A month after Mom died, I dreamt about her. In this other dimension, she and I were visiting a younger age of my father in his solitary abode, a place that did not exist in the waking world. We stood in his living room, a vintage coffee table with sharp edges separated my father from us. Mom searched his face and those gloriously stern eyes that had communicated everything without words when he was still alive. She needed to know he was settled in okay. Dad assured us that he was fine on his own, tempering an annoyance at our showing up uninvited. He was, after all, in his version of heaven, which apparently included a better edition of a bachelor pad than he’d had when he met his wife the first time around.

When I awoke from the dream in the light of day, I realized that my mother was leaving him. She was going in search of that adventure which she never took a chance to live in this now; one of a vibrant bachelorette wearing a new dress every day, out dancing every night, with vacations to big cities and secret islands. Mom’s alter reality was maybe a life like her post-retirement years of month-long holidays to Texas until my father’s health declined, requiring her to remain stuck in that Michigan home again, on hand for her ailing lover until he died one winter.

Mom was leaving all of us. It was temporary, of course, because as mundane as her life appeared to me, she loved us children and especially my father, surprising no one as she silently mourned his absence every day in those last seven years of her life.

Today, probably right now, my mother is traipsing along in wherever-it-is people go when their bodies cease to function, but where their youthful souls seek out delight once more. I want her to have the chance to re-create an existence in which the only needs she is required to fulfill are her own; where her wants matter; and where “Mom” is not her name rather, Anselma.

5 thoughts on “Anselma Cortéz Sanchez Guzman

  1. As kids we never picture our parents having lives of their own. We are born selfish because all we know is what’s revolving around us….like the universe! As we mature, we realize that parents are transforming as well, learning new tasks, stepping into a new adventure, but always loving and being there for us! Even as Thelma and Luis (haha I just heard Thelma and Louise in my head—never thought of that before) have moved on to their heavens, I’m sure that God has blessed us with their presence in our universe, revolving around us, protecting us, and guiding us for all eternity.

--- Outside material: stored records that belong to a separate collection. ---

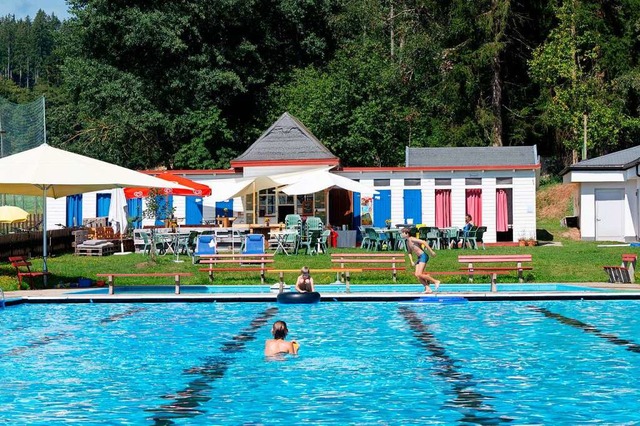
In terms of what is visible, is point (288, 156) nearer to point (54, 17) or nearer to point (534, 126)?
point (534, 126)

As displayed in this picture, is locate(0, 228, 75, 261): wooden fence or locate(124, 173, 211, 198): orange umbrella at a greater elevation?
locate(124, 173, 211, 198): orange umbrella

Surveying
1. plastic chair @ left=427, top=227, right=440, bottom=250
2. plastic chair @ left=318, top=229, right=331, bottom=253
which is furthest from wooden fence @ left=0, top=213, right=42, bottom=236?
plastic chair @ left=427, top=227, right=440, bottom=250

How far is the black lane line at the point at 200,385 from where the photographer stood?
10102 millimetres

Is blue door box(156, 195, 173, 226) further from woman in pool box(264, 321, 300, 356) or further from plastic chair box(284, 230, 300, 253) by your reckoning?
woman in pool box(264, 321, 300, 356)

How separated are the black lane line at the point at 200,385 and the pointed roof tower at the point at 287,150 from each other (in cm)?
2106

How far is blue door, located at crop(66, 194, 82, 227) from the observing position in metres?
39.0

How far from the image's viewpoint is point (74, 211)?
3912 centimetres

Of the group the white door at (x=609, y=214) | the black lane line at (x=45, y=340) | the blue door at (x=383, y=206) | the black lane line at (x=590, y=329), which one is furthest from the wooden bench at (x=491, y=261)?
the white door at (x=609, y=214)

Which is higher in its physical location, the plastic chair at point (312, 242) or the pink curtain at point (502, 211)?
the pink curtain at point (502, 211)

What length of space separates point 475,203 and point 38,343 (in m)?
24.3

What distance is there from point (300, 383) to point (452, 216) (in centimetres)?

    When children are raised and become adults, It’s a great opportunity for new adventures for all. Especially if all is right in your universe.

  2. So nice thinking about your sweet Mother. She had quite the life. Very busy woman. I pictured her at the Vlasic facility and I wondered what that would be like. And I pictured you coming home from school and scarfing up delicious tortillas while the rest of us licked our lips.